WINDHAM — Two-year-old Rylee Simmons is an active Jimmy Fund hero.
The precocious girl, diagnosed with leukemia in January, starts treatments showing the nurse or doctor where to place a tube or listen to her heart by demonstrating on her stuffed monkey.
On Sept. 12, she and other Boston Marathon Jimmy Fund Walk heroes will mark the route for 8,000 walkers over its 26.2 miles.
Their photographs will be posted as mile markers while the walkers try to raise $6.5 million for cancer care and research at Dana-Farber Cancer Institute.
Rylee has received care at both the Dana-Farber Cancer Institute and Children's Hospital in Boston since January, and has been cancer-free since the end of February. She was diagnosed with acute lymphoblastic leukemia after her parents — Jon, 37, and Melissa, 35 — noticed she had a fever, flu-like symptoms and a rash.

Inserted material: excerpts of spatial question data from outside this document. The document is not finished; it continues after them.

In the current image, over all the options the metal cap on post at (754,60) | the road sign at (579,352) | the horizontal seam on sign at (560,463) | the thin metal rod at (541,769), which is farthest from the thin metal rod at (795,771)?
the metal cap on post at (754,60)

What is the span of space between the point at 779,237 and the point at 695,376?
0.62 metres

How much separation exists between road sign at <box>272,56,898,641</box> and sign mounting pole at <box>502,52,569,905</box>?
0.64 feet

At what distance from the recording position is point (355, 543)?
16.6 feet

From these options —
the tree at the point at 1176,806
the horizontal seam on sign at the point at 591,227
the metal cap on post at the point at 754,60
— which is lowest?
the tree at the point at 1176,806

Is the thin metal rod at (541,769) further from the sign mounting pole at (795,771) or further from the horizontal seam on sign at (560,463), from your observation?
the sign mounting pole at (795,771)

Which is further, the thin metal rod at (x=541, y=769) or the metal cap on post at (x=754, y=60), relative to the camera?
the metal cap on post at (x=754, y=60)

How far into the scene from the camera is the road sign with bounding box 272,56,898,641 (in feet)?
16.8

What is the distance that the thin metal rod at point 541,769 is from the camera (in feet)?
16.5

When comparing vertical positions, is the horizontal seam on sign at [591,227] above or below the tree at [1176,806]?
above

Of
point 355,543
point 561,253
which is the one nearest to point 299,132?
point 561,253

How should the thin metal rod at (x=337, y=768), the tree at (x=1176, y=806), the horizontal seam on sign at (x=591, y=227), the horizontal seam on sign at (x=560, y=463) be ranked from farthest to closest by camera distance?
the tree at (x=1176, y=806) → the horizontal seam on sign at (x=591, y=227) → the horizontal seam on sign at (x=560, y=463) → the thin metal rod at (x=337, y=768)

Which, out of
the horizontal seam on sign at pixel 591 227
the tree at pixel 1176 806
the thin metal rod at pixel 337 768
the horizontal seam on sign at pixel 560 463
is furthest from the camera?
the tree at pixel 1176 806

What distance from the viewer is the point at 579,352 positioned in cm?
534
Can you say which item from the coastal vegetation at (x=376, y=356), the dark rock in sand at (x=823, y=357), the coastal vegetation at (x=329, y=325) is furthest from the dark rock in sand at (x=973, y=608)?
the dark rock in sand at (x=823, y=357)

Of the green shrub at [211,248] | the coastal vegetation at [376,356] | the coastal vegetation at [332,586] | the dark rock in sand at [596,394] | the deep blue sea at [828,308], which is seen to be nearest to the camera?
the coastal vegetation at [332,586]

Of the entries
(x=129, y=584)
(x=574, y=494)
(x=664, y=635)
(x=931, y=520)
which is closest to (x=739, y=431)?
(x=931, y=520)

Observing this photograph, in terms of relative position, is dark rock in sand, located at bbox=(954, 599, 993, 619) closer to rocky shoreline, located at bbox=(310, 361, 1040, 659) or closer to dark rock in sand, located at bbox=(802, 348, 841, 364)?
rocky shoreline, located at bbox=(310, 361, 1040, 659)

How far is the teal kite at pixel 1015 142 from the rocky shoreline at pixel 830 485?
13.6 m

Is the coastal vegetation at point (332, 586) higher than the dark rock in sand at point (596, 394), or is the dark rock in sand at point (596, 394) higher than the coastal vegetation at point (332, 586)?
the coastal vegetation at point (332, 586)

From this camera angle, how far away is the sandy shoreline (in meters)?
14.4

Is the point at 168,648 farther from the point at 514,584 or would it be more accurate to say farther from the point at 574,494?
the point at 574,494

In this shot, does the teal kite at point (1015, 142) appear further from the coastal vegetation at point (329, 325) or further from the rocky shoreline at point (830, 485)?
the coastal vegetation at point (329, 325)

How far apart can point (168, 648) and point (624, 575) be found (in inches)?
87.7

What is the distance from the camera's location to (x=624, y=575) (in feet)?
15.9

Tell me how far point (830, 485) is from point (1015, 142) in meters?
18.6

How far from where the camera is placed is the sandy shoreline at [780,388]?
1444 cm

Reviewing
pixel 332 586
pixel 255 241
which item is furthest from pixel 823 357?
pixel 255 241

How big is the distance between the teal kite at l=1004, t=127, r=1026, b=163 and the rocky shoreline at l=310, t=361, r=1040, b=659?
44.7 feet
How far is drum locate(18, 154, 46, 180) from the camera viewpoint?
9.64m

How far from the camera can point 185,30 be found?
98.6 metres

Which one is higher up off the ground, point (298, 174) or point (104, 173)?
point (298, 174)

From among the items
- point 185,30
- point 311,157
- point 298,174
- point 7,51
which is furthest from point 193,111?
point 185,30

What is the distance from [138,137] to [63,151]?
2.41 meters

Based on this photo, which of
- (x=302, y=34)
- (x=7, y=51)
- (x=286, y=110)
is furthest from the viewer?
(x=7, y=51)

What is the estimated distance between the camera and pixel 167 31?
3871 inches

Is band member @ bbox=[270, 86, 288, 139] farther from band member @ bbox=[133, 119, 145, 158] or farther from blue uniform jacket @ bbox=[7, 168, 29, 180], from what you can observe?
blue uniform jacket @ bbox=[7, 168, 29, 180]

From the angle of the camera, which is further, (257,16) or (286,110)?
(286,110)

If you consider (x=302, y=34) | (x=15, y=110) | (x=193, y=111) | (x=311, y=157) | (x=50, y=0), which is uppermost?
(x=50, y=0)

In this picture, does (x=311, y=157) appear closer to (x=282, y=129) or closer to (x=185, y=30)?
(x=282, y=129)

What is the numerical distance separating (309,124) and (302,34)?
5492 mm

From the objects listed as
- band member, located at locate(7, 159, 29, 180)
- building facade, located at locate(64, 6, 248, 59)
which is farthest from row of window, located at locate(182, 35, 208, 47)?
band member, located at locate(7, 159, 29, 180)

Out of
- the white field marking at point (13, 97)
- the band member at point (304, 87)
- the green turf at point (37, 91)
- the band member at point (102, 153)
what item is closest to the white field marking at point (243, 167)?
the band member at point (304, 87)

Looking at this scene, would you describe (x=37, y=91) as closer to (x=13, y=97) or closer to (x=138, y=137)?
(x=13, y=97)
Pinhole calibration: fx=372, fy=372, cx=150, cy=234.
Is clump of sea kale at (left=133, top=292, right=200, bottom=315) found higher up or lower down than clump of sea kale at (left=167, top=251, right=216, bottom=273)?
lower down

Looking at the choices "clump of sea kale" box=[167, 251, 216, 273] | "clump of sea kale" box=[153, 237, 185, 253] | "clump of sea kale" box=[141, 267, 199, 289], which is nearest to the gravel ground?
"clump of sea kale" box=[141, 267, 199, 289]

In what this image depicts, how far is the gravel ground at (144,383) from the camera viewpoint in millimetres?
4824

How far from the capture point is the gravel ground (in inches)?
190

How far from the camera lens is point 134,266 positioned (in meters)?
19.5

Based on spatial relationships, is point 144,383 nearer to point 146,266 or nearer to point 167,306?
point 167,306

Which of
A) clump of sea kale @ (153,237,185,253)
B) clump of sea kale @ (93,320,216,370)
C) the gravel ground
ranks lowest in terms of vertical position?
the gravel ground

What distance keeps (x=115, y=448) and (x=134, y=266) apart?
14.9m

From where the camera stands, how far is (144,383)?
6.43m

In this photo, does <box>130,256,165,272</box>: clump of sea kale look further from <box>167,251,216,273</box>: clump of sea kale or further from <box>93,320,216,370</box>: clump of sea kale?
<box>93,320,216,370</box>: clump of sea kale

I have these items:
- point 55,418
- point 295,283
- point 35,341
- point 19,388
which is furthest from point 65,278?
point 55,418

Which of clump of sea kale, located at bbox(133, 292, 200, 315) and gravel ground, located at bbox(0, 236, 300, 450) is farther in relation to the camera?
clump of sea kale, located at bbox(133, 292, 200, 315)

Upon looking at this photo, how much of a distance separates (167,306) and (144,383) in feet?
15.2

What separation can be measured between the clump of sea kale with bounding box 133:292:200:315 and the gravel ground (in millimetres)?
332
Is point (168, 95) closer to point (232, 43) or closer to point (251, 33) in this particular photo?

Rylee spent two months at Children's Hospital. She had successful lung surgery. She travels to Dana-Farber every three weeks for chemotherapy and steroids.
If the toddler stays free of cancer for two years, she will be considered cured and would only return to the hospital periodically for tests.
Jon Simmons said doctors told him and his wife the cure rate for the kind of cancer Rylee has is 80 percent to 85 percent.
Rylee is involved in her care. Before a nurse inserts a tube and needle into the port that leads to her heart, she insists upon cleaning the attached cap. She swabs it with alcohol before medicine is injected.
She also helps her mother make Rylee bracelets by threading beads. They are on sale at stores around town and online to help the family pay Rylee's medical bills.
In general, Rylee is tidy and deliberate, her parents said. On Monday, sporting her new blue Jimmy Fund hero T-shirt, she had to make sure her father's desk chair was pushed under the desk after he got up.
Rylee then proceeded to make sure that each clasp was buckled on her nearby booster chair. The little girl has grown up a lot in the past eight months, her parents said. She insists on drinking and eating from adult glasses, plates and utensils. No sippy cup for Rylee.
She celebrates the end of each treatment session — and just about anything else — with a few Doritos chips.
"She's very articulate," her father said. "She's been talking since she was 1."
Her parents encourage her to be involved and engaged in everything she does, including her care.
"If she knows what is happening, she'll be less afraid," Melissa Simmons said.
That might be why her parents are so committed to improving cancer care and the Jimmy Fund benefit.
They recognize Rylee might not directly benefit from money raised this year, but she has benefited from previous money raised and this year's funds "might help another kid," Melissa Simmons said.